Schaeffler and ZF announce rail condition monitoring collaboration

03/01/2019

To coincide with InnoTrans 2018 (the International Trade Fair for Transport Technology), Schaeffler and ZF have signed a Memorandum of Understanding to collaborate to create a digital condition monitoring system for mechanical drivetrains in the rail sector.

The combination of both companies’ expertise will allow a Rail 4.0 solution with significant added value to be created, in which the mechanical drive, which is maintained as an independent unit, can be digitally monitored separately, right down to its subsystems and components, using a single condition monitoring system. The objective is to allow condition-based maintenance measures to be carried out with the aid of operating data analyses and therefore to extend maintenance intervals while reducing downtime.

“Digitalisation in industry can only generate added value when collaboration takes place across different companies,” explained Dr Stefan Spindler, CEO Industrial at Schaeffler AG. “This project represents the expansion of our long-term development partnership with ZF into the rail sector with an Industry 4.0 solution that will make entirely new service concepts possible.”

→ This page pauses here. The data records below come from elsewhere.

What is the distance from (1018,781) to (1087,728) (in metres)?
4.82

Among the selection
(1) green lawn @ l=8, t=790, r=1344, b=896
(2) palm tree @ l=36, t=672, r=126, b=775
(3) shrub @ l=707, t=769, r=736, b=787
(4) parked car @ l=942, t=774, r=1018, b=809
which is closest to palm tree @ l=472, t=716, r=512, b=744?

Dr Klaus Geißdörfer, Head of ZF’s Industrial Technology Division, is certain that the market now demands comprehensive and state-of-the-art digital platforms: “The online condition monitoring approach that we are now presenting in cooperation with Schaeffler will help customers to better plan maintenance intervals and continuously optimise the actual loads that occur in the drivetrain.”
Both cooperation partners began taking advantage of the future opportunities offered by Industry 4.0 at an early stage. ZF supplies rail drive systems complete with condition monitoring systems and Schaeffler enhances these through the addition of wheelset-specific sensors for vibration and temperature according to safety integrity level (SIL) 2, together with the corresponding data analytics.

The condition monitoring system will be created using an open-platform concept that can be expanded to include additional partners, thus enabling further components and even complete bogies to be monitored.